Особенною приверженностью к нему отличалась молодая вдова, купчиха из Опочки, Серафима Петровна. Она ездила в монастырь каждое воскресенье, щедро одаривала обитель, и все были уверены, что она душою была предана Господу, а грешной плотью – о. игумену. Но раз в ночи лукавый шепнул о. игумену, что предана Серафима больше всего брату Ивану, его кудрявому служке. Ревность пожаром охватила буйного монаха. И вот в последнее воскресенье, убедившись, что среди молящихся в переполненном храме не было ни Серафимы Петровны, ни его кудрявого предателя, он, ничего не видя, бросился – хотя уже отблаговестили – к себе в покои и – увидал то, что подозревал. Он с правой и с левой заушил перепуганную и красную Серафиму Петровну и, бурей набросившись на кудрявого, враз подмял его под себя и в борьбе откусил ему ухо. Тот, окровавленный, с воем бросился вон… Ночь о. игумен не спал, а на утро, оставив смущенную братию, поскакал в Опочку и велел там коновалу вырвать себе два передних зуба: ежели дойдет до суда, – думал о. Агафангел, – то обвинение падет само собою благодаря полному неправдоподобию.
– Могу я видеть о. игумена? – осведомился Пушкин у келейника, нового старичка.
– Ох, не знаю уж, как… – развел тот руками. – О. игумен только что из Опочки приехали: зуб рвать ездили… Уж так-то они зубами последнее время маялись, так маялись, и сказать невозможно!.. А теперь почивать легли, отдохнуть…
– Ну, ничего, ничего, – с улыбкой сказал Пушкин, которому встретившийся о. Шкода не без злорадства рассказал о монастырской оказии. – Я побываю как-нибудь потом… Кланяйтесь ему, отче, и скажите, что Пушкин из Зуева познакомиться заходил.
– Знаем, знаем, помилуйте! – кланялся тот. – Как же можно?.. Зубы оно самое вредное дело, сами знаете… Чуть что – на стену полезешь.
– Ну, еще бы! – засмеялся гость.
О. игумен, придерживая около рта платок, – израненные десны болели, – злыми глазами смотрел на него в щелку двери, слышал его смех и в душе его клокотало: безбожник!.. Фармазон!.. Непременно составит на счет всего этого какие-нибудь стишки поганые, вроде как про Балду, да и пустит всем на потеху…
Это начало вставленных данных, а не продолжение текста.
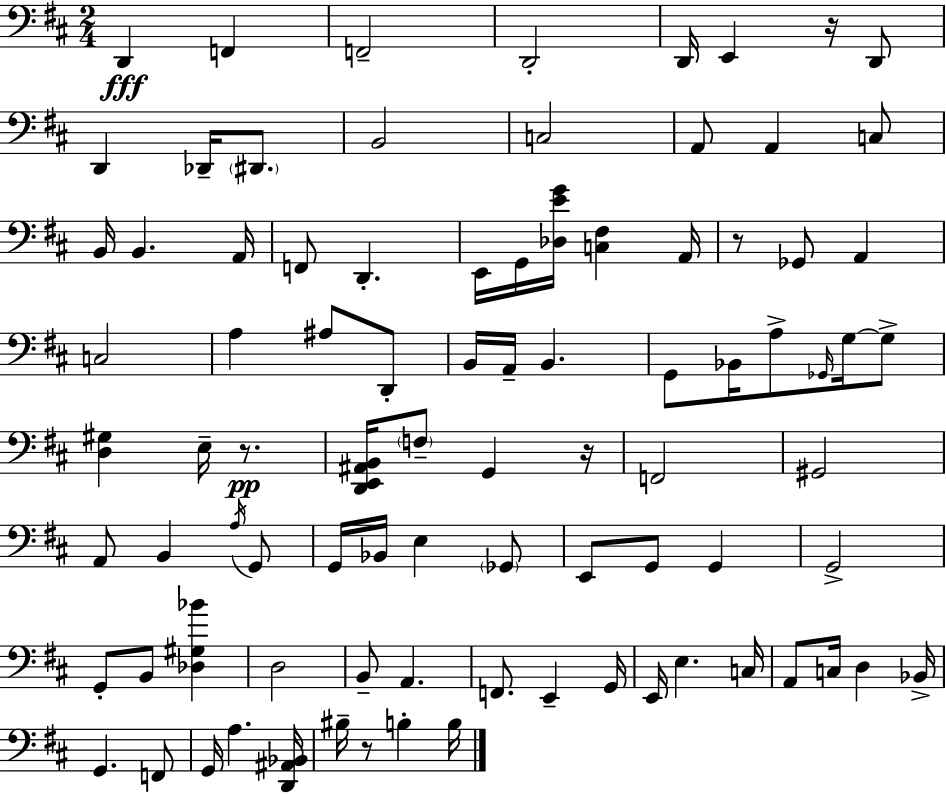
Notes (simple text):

D2/q F2/q F2/h D2/h D2/s E2/q R/s D2/e D2/q Db2/s D#2/e. B2/h C3/h A2/e A2/q C3/e B2/s B2/q. A2/s F2/e D2/q. E2/s G2/s [Db3,E4,G4]/s [C3,F#3]/q A2/s R/e Gb2/e A2/q C3/h A3/q A#3/e D2/e B2/s A2/s B2/q. G2/e Bb2/s A3/e Gb2/s G3/s G3/e [D3,G#3]/q E3/s R/e. [D2,E2,A#2,B2]/s F3/e G2/q R/s F2/h G#2/h A2/e B2/q A3/s G2/e G2/s Bb2/s E3/q Gb2/e E2/e G2/e G2/q G2/h G2/e B2/e [Db3,G#3,Bb4]/q D3/h B2/e A2/q. F2/e. E2/q G2/s E2/s E3/q. C3/s A2/e C3/s D3/q Bb2/s G2/q. F2/e G2/s A3/q. [D2,A#2,Bb2]/s BIS3/s R/e B3/q B3/s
Смеясь, Пушкин вышел из покоев страждущего о. игумена и пошел на кладбище. Над густо усыпанными желтым и влажным листом могилками дремали обнаженные деревья. На кладбище было поэтому светло, и свет от опавших листьев казался золотистым. Много было старинных, мшистых намогильных камней, на которых и прочесть уже нельзя было ничего. На одном недавнем монументе супруга благодарила своего скончавшегося мужа за то, что он сделал ее матерью. На другом неутешная вдовица просила всех поплакать над прахом ее супруга, камер-фурьера. А неподалеку от могилы Ганнибалов стоял большой монумент с двумя мордастыми ангелами над могилой супруги Иван Иваныча, торговца из Опочки, почитателя г-на Пушкина и человека общественного. На камне золотом было выписано:
Покойся, милая супруга,
До общей нам судьбы
И в недрах гроба жди
Архангельской трубы!
Иван Иваныч выдумал эти стихи сам в подражание г-ну Пушкину и очень ими гордился.
Пушкин подошел к могиле Ганнибалов. Очень ему это местечко нравилось. Иногда он уговаривал даже своих приятелей похорониться тут, рядышком с ним.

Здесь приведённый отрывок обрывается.